#### Records for this exercise
____________________

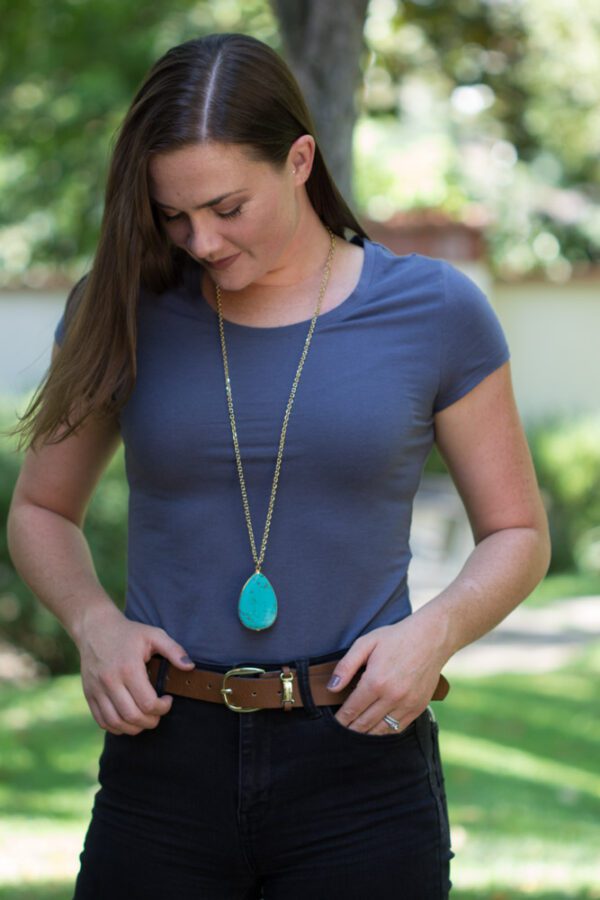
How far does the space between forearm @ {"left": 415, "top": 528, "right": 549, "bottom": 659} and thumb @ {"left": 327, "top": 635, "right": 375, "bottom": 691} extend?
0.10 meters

____________________

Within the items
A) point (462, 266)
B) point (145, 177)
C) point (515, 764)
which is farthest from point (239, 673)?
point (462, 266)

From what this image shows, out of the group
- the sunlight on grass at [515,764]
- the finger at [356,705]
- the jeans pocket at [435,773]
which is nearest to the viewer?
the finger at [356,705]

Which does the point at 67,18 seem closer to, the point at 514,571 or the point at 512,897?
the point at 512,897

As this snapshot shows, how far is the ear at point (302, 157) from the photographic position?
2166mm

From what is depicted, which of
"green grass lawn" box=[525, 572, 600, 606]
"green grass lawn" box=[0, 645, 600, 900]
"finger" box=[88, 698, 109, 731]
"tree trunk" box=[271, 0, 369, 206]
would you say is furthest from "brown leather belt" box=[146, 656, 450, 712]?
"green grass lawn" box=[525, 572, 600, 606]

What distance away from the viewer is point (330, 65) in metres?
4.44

____________________

#### Task requirements
Retype the part of the entries that opens with the line containing "How far does" and closes with the line containing "0.10 meters", including both of those lines.

#### In response
How far does the space between forearm @ {"left": 415, "top": 528, "right": 549, "bottom": 659} and thumb @ {"left": 327, "top": 635, "right": 375, "bottom": 691} extend?
0.10 meters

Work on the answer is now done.